◆ Exercise requirements ◆
Rewrite the lines as a numbered list, starting with the line that contains "At what distance are" and going through the last line. Leave out any blank lines.

◆ Items listed in a dataset ◆
● ● ● ●
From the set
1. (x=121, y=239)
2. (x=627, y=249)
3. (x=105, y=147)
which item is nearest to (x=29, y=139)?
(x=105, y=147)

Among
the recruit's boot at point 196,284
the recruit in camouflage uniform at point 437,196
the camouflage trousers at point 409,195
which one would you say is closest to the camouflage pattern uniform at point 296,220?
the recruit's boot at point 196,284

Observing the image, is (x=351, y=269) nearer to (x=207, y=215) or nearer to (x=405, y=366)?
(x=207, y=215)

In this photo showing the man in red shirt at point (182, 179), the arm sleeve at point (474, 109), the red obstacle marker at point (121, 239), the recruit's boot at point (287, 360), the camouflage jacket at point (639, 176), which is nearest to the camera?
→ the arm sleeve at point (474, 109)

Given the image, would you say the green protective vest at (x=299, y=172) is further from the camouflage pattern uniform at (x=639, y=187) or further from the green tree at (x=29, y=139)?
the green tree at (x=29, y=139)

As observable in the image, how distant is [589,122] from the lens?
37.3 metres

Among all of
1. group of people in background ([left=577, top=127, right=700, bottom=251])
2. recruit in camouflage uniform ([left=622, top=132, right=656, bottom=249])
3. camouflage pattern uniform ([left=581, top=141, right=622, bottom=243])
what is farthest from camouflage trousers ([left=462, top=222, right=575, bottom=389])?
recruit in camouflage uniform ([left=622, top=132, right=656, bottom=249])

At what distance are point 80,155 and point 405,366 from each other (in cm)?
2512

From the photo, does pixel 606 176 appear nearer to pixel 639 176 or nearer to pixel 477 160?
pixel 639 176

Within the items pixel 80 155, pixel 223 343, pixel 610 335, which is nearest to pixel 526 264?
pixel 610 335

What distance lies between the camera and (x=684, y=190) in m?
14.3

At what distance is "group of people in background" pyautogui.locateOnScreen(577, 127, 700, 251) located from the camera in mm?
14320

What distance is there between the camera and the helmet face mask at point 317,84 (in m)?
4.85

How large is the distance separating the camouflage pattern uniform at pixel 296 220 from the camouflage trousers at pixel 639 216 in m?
● ● ● ●
◆ Result for this task ◆
1. At what distance are point 80,155 and point 405,366 from each other (in cm)?
2. 2512
3. From the photo, does pixel 606 176 appear nearer to pixel 639 176 or nearer to pixel 477 160?
4. pixel 639 176
5. Within the items pixel 80 155, pixel 223 343, pixel 610 335, which is nearest to pixel 526 264?
6. pixel 610 335
7. What distance lies between the camera and (x=684, y=190) in m?
8. 14.3
9. At what distance is "group of people in background" pyautogui.locateOnScreen(577, 127, 700, 251) located from the camera in mm?
10. 14320
11. What distance is there between the camera and the helmet face mask at point 317,84 (in m)?
12. 4.85
13. How large is the distance separating the camouflage pattern uniform at pixel 296 220 from the camouflage trousers at pixel 639 216 in m?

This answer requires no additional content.